“Before Lyricism” by Eleni Vakalo [Why This Book Should Win]

This morning’s entry in the “Why This Book Should Win” series is from BTBA judge and Riffraff co-owner, Emma Ramadan.

Before Lyricism by Eleni Vakalo, translated from Greek by Karen Emmerich (Greece, Ugly Duckling Presse)

I would happily and readily make the argument that of all the books on the BTBA poetry longlist this year, Eleni Vakalo’s Before Lyricism was without a doubt the most difficult to translate. Made up of six book-length poems, the poems in Before Lyricism get at a version of reality that can only be accessed by making someone hear and see an image through the written word.

The shape of the forest has
The shape of a jellyfish
That you catch in your hands and it slips through
As a wave
Pushes it out
Perhaps this happens
It moves
Opening seashores
That are white
The fresh ones glisten
While the others
Are white all through
You’ll find too the bones of the drowned

Now I’ll push out my heart
But no
Since jellyfish
Have no blood

If I pretended for so long to be writing poems, it was only so I could speak of the forest.

These poems don’t have a setting or a thread of movement. The most accurate thing would be to say that these poems are set in Vakalo’s mind and in our minds and nowhere else. Poems that seem to start out as straightforward descriptions peel apart in our hands as we read, every line taking another layer with it so that what we are left with is a series of jarring images that reverberate with an energy of abstraction. Her translator Karen Emmerich describes in an excellent interview for Tupelo Quarterly, “That’s what all of reading Vakalo feels like to me: being in the sea in a moment of utter calm, and then finding that the water I’m standing in is so many more things than I thought—and the calm of the sea and of me becomes host to an undercurrent, if not of fear, then of astonishment at the unfamiliar.”

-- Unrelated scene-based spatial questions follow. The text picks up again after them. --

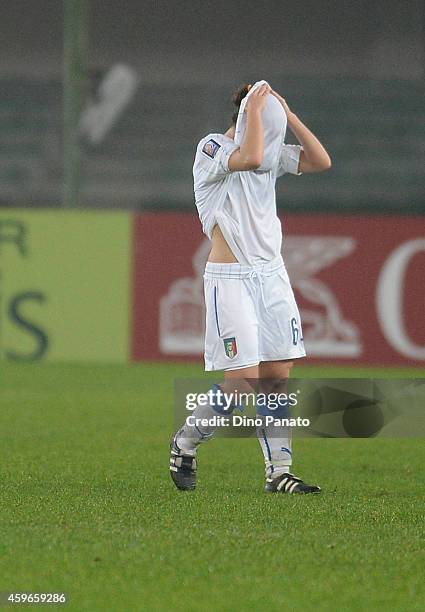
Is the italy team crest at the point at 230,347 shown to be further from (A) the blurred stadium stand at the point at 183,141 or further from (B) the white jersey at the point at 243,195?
(A) the blurred stadium stand at the point at 183,141

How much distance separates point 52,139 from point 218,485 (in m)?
14.6

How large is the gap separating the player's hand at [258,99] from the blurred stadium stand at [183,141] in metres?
12.9

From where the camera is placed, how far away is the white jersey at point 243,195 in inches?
242

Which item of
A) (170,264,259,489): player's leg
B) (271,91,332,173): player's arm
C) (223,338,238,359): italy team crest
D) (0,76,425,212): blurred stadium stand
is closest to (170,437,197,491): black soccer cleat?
(170,264,259,489): player's leg

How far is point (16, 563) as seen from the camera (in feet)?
14.9

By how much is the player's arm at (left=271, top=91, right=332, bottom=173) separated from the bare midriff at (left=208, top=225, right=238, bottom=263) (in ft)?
1.83

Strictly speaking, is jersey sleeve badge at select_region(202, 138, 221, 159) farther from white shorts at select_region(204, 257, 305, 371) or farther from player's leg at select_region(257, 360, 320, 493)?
player's leg at select_region(257, 360, 320, 493)

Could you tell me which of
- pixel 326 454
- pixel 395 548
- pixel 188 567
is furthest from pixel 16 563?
pixel 326 454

At night people betray one another
And when the forest
To smother you
You cry out
As if
You were not in
The forest

Vakalo pushes the Greek language to its limits, stretching its syntax and playing up its room for ambiguity. As Emmerich elaborates in her translator’s note at the end of the book, “Before Lyricism is intensely inward-looking in its disruption of conventional grammar and syntax, which render it resistant to familiar modes of translation . . . Greek is an inflected language in which word endings indicate grammatical function . . . Writers can manipulate these elements in such a way as to push their texts to the limits of intelligibility . . . Vakalo does just that: she intensifies the particular forms of grammatical ambiguity available in Greek by recasting its syntax in unexpected ways.”

If this poem is filled with the beating of wings
It’s because you hear birds

You don’t just see them

Emmerich spent over a decade translating these poems. The difficulty, she says in her Tupelo Quarterly interview, is that “what Vakalo is doing in this regard simply isn’t something that English can do. The languages aren’t the same. In many places, given the tyranny of the word order in English, there are clear subjects or objects for my verbs, in places where there aren’t for hers. What I tried to do instead was just let other forms of ambiguity exist, syntactical, grammatical, interpretive . . . I wanted there not to be a clear image, always, but rather a sense of something . . . I just had to let myself go, mess with all the pieces and make something I thought was equally disturbing, mixing issues of innocence and guilt in a similar way of effacing the boundary between actor, action, and effect . . . Yet the cumulative impression is somehow still comprehensible. There’s a point, a thing to understand but not untangle.”

Striking the spider
The spasm as it falls
And its legs contract and tangle
In three closed corners
The whole spider shrinking
Death when it suddenly comes
With a swift pain from the strike
And that power you have in your hands
The image of these moments gathers
As passing you saw it on the wall
Creeping with its eight legs
In an odd rhythmic arrangement
The rapid change
In the scene, starting with the strike,
Transforms the innocent into intent.

Emmerich’s stunning translation is nothing short of miraculous in its ability to evoke the same feelings of both alarming confusion and immediate comprehension in her English readers as Vakalo was able to evoke in her Greek readers. This book shimmers with a new layer of reality, with new poetic possibilities, and it is a gift to English readers to be able to access both.